▶ _TEXT EXCERPT_
FCIP Routers – A Best Practice Design Tip

Many years ago a Glaswegian friend of mine quoted someone as saying that the 1981 anti-apartheid protests in New Zealand (South African rugby tour) showed that New Zealand was not just a floating Surrey as some had previously suspected. While the Surrey reference might be lost on those not from England, I can tell you there are some distinct cultural and language differences between NZ and England.

For example, there was a (not very good) punk band called ‘Rooter’ back in the late 1970’s in New Zealand. They ended up having to change their name to The Terrorways because ‘Rooter’ was  considered too offensive by the managers of many pubs and clubs.

I guess that’s why in NZ we always pronounce ‘router’ to rhyme with ‘shouter’ even though we pronounce ‘route’ to rhyme with ‘shoot’. We’re kind of stuck in the middle between British and American English.

Pronunciation issues aside however, FCIP routers are a highly reliable way to connect fabrics and allow replication over the WAN between fibre channel disk systems. The price of FCIP routers seems to have halved over the last year or so, which is handy and live replicated DR sites have become much more commonplace in the midrange space in the last couple of years.

Apart from the WAN itself (which is the source of most replication problems) there are a couple of other things that it’s good to be aware of when assembling a design and bill of materials for FCIP routers.

▶ _DIRECTION A_
Could you copy the FCIP router post word for word, beginning at the words "FCIP Routers –" and stopping after "and American English."?
▶ _DIRECTION B_
Can you carry on the FCIP router post, picking up right after its last sentence?

▶ _SUPPLIED DATA_
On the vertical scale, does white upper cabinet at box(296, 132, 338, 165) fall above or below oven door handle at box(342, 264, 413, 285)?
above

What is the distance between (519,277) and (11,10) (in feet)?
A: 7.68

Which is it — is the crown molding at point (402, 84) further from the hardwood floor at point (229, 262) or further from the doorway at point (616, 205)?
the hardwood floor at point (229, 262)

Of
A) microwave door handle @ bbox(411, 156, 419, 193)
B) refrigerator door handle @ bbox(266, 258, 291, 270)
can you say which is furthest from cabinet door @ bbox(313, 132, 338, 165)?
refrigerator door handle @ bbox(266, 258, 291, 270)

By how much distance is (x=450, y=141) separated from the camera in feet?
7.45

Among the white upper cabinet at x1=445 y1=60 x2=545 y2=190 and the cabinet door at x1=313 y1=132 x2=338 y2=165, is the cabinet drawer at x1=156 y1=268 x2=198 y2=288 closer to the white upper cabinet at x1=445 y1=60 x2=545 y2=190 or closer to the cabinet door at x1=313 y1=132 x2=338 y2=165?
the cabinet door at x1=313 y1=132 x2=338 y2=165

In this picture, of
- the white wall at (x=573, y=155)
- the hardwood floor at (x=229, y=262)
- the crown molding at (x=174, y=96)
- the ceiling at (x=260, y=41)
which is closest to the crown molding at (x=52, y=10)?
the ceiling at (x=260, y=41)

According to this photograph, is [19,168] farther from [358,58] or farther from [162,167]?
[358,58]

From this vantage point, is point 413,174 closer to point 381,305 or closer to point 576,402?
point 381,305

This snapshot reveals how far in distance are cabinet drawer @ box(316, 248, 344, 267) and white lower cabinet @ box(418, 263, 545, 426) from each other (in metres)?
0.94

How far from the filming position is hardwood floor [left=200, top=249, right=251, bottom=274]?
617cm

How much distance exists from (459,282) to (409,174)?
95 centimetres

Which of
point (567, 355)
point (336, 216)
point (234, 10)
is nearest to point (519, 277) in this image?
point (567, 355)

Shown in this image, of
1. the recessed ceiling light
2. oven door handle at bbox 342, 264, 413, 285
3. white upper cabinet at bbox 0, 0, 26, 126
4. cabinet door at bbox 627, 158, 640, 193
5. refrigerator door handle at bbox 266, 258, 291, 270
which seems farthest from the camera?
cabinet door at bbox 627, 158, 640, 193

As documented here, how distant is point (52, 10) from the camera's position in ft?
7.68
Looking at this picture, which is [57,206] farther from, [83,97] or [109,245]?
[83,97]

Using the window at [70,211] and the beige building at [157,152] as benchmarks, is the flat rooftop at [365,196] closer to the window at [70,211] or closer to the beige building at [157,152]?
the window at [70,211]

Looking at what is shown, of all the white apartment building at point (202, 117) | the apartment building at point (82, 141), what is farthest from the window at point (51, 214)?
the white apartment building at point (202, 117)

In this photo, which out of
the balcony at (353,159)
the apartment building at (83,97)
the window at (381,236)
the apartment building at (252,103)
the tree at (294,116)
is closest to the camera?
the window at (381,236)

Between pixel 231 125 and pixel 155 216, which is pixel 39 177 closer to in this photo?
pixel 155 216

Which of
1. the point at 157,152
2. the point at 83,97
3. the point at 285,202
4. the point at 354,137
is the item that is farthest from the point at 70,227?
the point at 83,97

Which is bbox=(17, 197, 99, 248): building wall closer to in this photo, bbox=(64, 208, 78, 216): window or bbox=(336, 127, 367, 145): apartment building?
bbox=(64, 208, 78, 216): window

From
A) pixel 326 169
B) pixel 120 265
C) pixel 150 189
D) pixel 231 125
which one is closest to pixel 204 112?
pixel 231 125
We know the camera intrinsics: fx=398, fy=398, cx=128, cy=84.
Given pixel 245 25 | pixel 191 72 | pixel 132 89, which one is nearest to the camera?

▶ _ANSWER A_
FCIP Routers – A Best Practice Design Tip

Many years ago a Glaswegian friend of mine quoted someone as saying that the 1981 anti-apartheid protests in New Zealand (South African rugby tour) showed that New Zealand was not just a floating Surrey as some had previously suspected. While the Surrey reference might be lost on those not from England, I can tell you there are some distinct cultural and language differences between NZ and England.

For example, there was a (not very good) punk band called ‘Rooter’ back in the late 1970’s in New Zealand. They ended up having to change their name to The Terrorways because ‘Rooter’ was  considered too offensive by the managers of many pubs and clubs.

I guess that’s why in NZ we always pronounce ‘router’ to rhyme with ‘shouter’ even though we pronounce ‘route’ to rhyme with ‘shoot’. We’re kind of stuck in the middle between British and American English.

▶ _ANSWER B_
  1. When you’re using the IBM SAN06B-R (Brocade 7800) we always recommend including the licence for ‘Integrated Routing’ if you’re going out over the WAN. This prevents the fabrics at either end of an FCIP link from merging. If a WAN link bounces occasionally as many do, you want to protect your fabrics from repeatedly having to work out who’s in charge and stalling traffic on the SAN while they do that. Without IR your WAN FCIP environment might not really even be supportable.
  2. Similarly I usually recommend the ‘Advanced Performance Monitoring’ feature. If you run into replication performance problems APM will tell you what the FC app is actually seeing rather than you having to make assumptions based on IP network tools.
  3. The third point is new to me and was the real trigger for this blog post (thanks to Alexis Giral for his expertise in this area) and that is if you have only one router per site (as most do) then best practice is to connect only one fabric at each site as per the diagram below.

The reason for this is that the routers and the switches all run the same FabricOS and there is a small potential for an error to be propagated across fabrics, even though Integrated Routing supposedly isolates the fabrics. This is something that Alexis tells me he has explored in detail with Brocade and they too recommend this as a point of best practice. If you already have dual-fabric connected single routers then I’m not sure the risk is high enough to warrant a reconfiguration, but if you’re starting from scratch you should not connect them all up. This would also apply if you are using Cisco MDS922i and MDS91xx for example, as all switches and routers would be running NXOS and the same potential for error propagation exists.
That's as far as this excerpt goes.